Monday, 20 February 2012

Collages Part Two


More collages from last autumn - this time from an A5 sketchbook: the first two use ink drawings of beetles from the Leeds City Museums collection. Top - cut-out beetle on paper rubbed with soft pastel, plus paper coated with oil pastel, then indian ink, scratched and rubbed back; bottom one uses paper printed with iridescent paint, bought textured paper and paper monoprinted with lacy pattern from an almost exhausted marbling tray.



Above - wet-on-wet watercolour paper, wet-on-dry paper, plus monoprinted paper.

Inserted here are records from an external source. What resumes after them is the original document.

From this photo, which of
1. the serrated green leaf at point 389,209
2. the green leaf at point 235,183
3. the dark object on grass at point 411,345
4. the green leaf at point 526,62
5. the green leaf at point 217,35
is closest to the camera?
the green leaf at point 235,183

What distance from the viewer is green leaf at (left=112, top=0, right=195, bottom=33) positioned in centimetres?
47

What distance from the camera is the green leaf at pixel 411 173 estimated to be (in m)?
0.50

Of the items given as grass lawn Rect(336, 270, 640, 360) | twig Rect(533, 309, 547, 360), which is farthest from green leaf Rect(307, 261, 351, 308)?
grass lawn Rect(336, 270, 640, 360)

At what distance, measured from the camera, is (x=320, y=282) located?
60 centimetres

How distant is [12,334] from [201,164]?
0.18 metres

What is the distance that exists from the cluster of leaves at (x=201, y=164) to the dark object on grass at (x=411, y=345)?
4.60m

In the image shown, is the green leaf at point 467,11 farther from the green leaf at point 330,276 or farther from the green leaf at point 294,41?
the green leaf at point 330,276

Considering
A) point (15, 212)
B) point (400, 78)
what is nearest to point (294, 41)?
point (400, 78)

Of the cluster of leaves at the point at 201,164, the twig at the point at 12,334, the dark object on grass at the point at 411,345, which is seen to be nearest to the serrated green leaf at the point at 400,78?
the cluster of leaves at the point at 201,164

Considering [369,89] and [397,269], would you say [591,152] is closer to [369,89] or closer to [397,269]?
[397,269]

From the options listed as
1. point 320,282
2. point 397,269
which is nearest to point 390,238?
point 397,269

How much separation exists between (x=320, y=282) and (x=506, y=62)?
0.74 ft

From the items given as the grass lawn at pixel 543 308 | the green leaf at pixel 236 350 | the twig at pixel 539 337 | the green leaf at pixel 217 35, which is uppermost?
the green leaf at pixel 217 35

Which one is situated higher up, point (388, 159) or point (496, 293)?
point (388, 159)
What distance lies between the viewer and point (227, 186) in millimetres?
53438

Two more using marbled papers.  Above - three different cut marbled papers, plus coloured pencil lines.  Below: oil-marbled paper with added pale water-colour and wet watercolour pencil lines plus translucent blue tracing-paper overlay.



Two using photoshopped photograph prints plus cut watercoloured paper and (in the bottom one) torn sugar-paper.



Top: monoprinted and marbled papers.  Bottom: scrunch-dyed tissue paper, bits of linoprint sampler, and watercolour "bullseye".


Many thanks for the comments on the earlier ones, and - yes - they are feeding into my quilting.  Plus being fun, and a good way of exploring composition.  All done very quickly as a sort of creative "starter" for the day.

Thursday, 16 February 2012

Collages

 During the autumn last year I played with simple one-a-day collages, allowing approximately ten minutes for each.  They used papers and prints I already had made at various times, and much of the focus was an exploration of composition:


 monoprinted and blockprinted white and coloured papers;


 wet-on-wet watercolour on hand-made paper; wet-on-dry on cartridge paper


oil-marbled and freely cut watercoloured cartridge paper (above and below)



inked pages from an old falling-apart guide, marbled paper, watercoloured paper, blue tracing-paper;



cut monoprint;



and cuts from the same monoprint with layered coloured tissue-paper.

I also filled two other sketchbooks, in different shapes (of which more later)  Lots of fun - and I learnt a lot too!